Altrimenti potreste vederlo come l’esito più ovvio per le attitudini di Agnelli, da sempre tese alla quadratura dell’urlo primordiale, alla strategia raziocinante (e quindi anche beffarda) come camicia di contenimento per una smaniosa, febbrile disanima della situazione. In ogni caso, gli riconoscerete una certa abilità nel conseguire l’obiettivo. In questo quadro, non stupisce che le velleità “sperimentali” abbiano ceduto il passo, e che i testi all’insegna di un cut-up shockante siano divenuti gli smerigliati esercizi di cinismo d’oggidì. Feedback e distorsioni, ballate e scorribande, ipnotiche delicatezze folk-blues e deflagranti acidità definiscono quindi un ibrido tra dimensione autoriale e psichedelia, tracciano una strada che non manca d’intrigare, per quanto adombri una sorta di compromesso.
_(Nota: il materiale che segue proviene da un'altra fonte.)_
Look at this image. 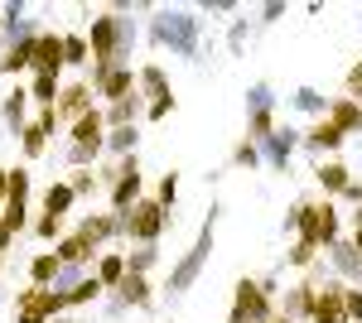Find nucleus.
I'll list each match as a JSON object with an SVG mask.
<instances>
[{
    "mask_svg": "<svg viewBox=\"0 0 362 323\" xmlns=\"http://www.w3.org/2000/svg\"><path fill=\"white\" fill-rule=\"evenodd\" d=\"M97 280H102V285H107V290H112V285H121V280H126V256H102V266H97Z\"/></svg>",
    "mask_w": 362,
    "mask_h": 323,
    "instance_id": "24",
    "label": "nucleus"
},
{
    "mask_svg": "<svg viewBox=\"0 0 362 323\" xmlns=\"http://www.w3.org/2000/svg\"><path fill=\"white\" fill-rule=\"evenodd\" d=\"M232 319L271 323V290L256 285V280H242V285H237V299H232Z\"/></svg>",
    "mask_w": 362,
    "mask_h": 323,
    "instance_id": "5",
    "label": "nucleus"
},
{
    "mask_svg": "<svg viewBox=\"0 0 362 323\" xmlns=\"http://www.w3.org/2000/svg\"><path fill=\"white\" fill-rule=\"evenodd\" d=\"M15 323H44V319H34V314H15Z\"/></svg>",
    "mask_w": 362,
    "mask_h": 323,
    "instance_id": "46",
    "label": "nucleus"
},
{
    "mask_svg": "<svg viewBox=\"0 0 362 323\" xmlns=\"http://www.w3.org/2000/svg\"><path fill=\"white\" fill-rule=\"evenodd\" d=\"M58 309H68V295H63V290H44V285H34V290L20 295V309H15V314H34V319L54 323Z\"/></svg>",
    "mask_w": 362,
    "mask_h": 323,
    "instance_id": "8",
    "label": "nucleus"
},
{
    "mask_svg": "<svg viewBox=\"0 0 362 323\" xmlns=\"http://www.w3.org/2000/svg\"><path fill=\"white\" fill-rule=\"evenodd\" d=\"M102 145H107V116L102 111H87L83 121H73V160L78 164L97 160Z\"/></svg>",
    "mask_w": 362,
    "mask_h": 323,
    "instance_id": "4",
    "label": "nucleus"
},
{
    "mask_svg": "<svg viewBox=\"0 0 362 323\" xmlns=\"http://www.w3.org/2000/svg\"><path fill=\"white\" fill-rule=\"evenodd\" d=\"M92 184H97V179H92V174H78V179H73V193H78V198H83V193H92Z\"/></svg>",
    "mask_w": 362,
    "mask_h": 323,
    "instance_id": "43",
    "label": "nucleus"
},
{
    "mask_svg": "<svg viewBox=\"0 0 362 323\" xmlns=\"http://www.w3.org/2000/svg\"><path fill=\"white\" fill-rule=\"evenodd\" d=\"M25 102H29V92H20V87L5 97V121H10V126H20V116H25Z\"/></svg>",
    "mask_w": 362,
    "mask_h": 323,
    "instance_id": "32",
    "label": "nucleus"
},
{
    "mask_svg": "<svg viewBox=\"0 0 362 323\" xmlns=\"http://www.w3.org/2000/svg\"><path fill=\"white\" fill-rule=\"evenodd\" d=\"M140 87L150 92V121H160L169 107H174V97H169V82L160 68H140Z\"/></svg>",
    "mask_w": 362,
    "mask_h": 323,
    "instance_id": "11",
    "label": "nucleus"
},
{
    "mask_svg": "<svg viewBox=\"0 0 362 323\" xmlns=\"http://www.w3.org/2000/svg\"><path fill=\"white\" fill-rule=\"evenodd\" d=\"M208 251H213V217H208V227H203V237L194 242V251L179 261V270L169 275V295H184L189 285L198 280V270H203V261H208Z\"/></svg>",
    "mask_w": 362,
    "mask_h": 323,
    "instance_id": "6",
    "label": "nucleus"
},
{
    "mask_svg": "<svg viewBox=\"0 0 362 323\" xmlns=\"http://www.w3.org/2000/svg\"><path fill=\"white\" fill-rule=\"evenodd\" d=\"M348 97L362 107V63H353V68H348Z\"/></svg>",
    "mask_w": 362,
    "mask_h": 323,
    "instance_id": "38",
    "label": "nucleus"
},
{
    "mask_svg": "<svg viewBox=\"0 0 362 323\" xmlns=\"http://www.w3.org/2000/svg\"><path fill=\"white\" fill-rule=\"evenodd\" d=\"M34 232H39V237H58V232H63V217L44 213V217H39V222H34Z\"/></svg>",
    "mask_w": 362,
    "mask_h": 323,
    "instance_id": "37",
    "label": "nucleus"
},
{
    "mask_svg": "<svg viewBox=\"0 0 362 323\" xmlns=\"http://www.w3.org/2000/svg\"><path fill=\"white\" fill-rule=\"evenodd\" d=\"M174 193H179V179H174V174H165V184H160V203H174Z\"/></svg>",
    "mask_w": 362,
    "mask_h": 323,
    "instance_id": "40",
    "label": "nucleus"
},
{
    "mask_svg": "<svg viewBox=\"0 0 362 323\" xmlns=\"http://www.w3.org/2000/svg\"><path fill=\"white\" fill-rule=\"evenodd\" d=\"M0 203H10V169H0Z\"/></svg>",
    "mask_w": 362,
    "mask_h": 323,
    "instance_id": "45",
    "label": "nucleus"
},
{
    "mask_svg": "<svg viewBox=\"0 0 362 323\" xmlns=\"http://www.w3.org/2000/svg\"><path fill=\"white\" fill-rule=\"evenodd\" d=\"M116 232H126V237H136V242H155L160 232H165V203L160 198H140L131 213L116 217Z\"/></svg>",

Di cui non resta che accontentarci, consapevoli cioè che ad ogni manifestazione convincente (la sordidezza incalzante di Ballata per la mia piccola iena) si contrapporrà un ordigno volenteroso ma didascalico (come  la nocchiuta filastrocca de La vedova bianca) oppure formalmente irrisolto (come la scabra alternanza tra sussurri e grida nella languida Ci sono molti modi).

Sembra rispondere ad un disegno naturale anche la collaborazione-amicizia con Greg Dulli, co-produttore del disco, almeno a giudicare dall’overdose drammaturgica Afghan Whigs ben metabolizzata nella torbida Il sangue di Giuda e nella decadente Carne fresca (infetta e spietata, la controparte soul di Punto G). Ed è altresì rimarcabile la presenza di John Parish al missaggio, che di sicuro contribuisce a rendere la trama intensa, squamosa, cigolante (si sentano i barbagli di violino e slide in Male in polvere o i feedback concitati della processione mefistofelica La sottile linea bianca). Tuttavia, non si esce dal quadro, la cornice è invalicabile, la calligrafia – seppure splendidamente livida – non ammette tralignamenti. Per dire, Chissà com’è sta nel mezzo tra un funk rock turgido e un glam irsuto, mentre E’ la fine la più importante fa heavy fuzzante e vitaminico come dei Blue Cheer posterizzati Lenny Kravitz: entrambe sono la riprova, il segno evidente, di una rigidità compositiva e formale ormai più che presunta, malgrado si tenti di spacciarla per muscolare manifestazione psych.

Il compleanno di Andrea è, invece, la misura del rimpianto: sorta di fantasma claudicante e accorato, diafano e denso, stremato e misteriosamente febbrile, fa ciò che Agnelli/Afterhours potrebbero e dovrebbero fare più spesso. Spacca, subdolo e pietoso, il cuore.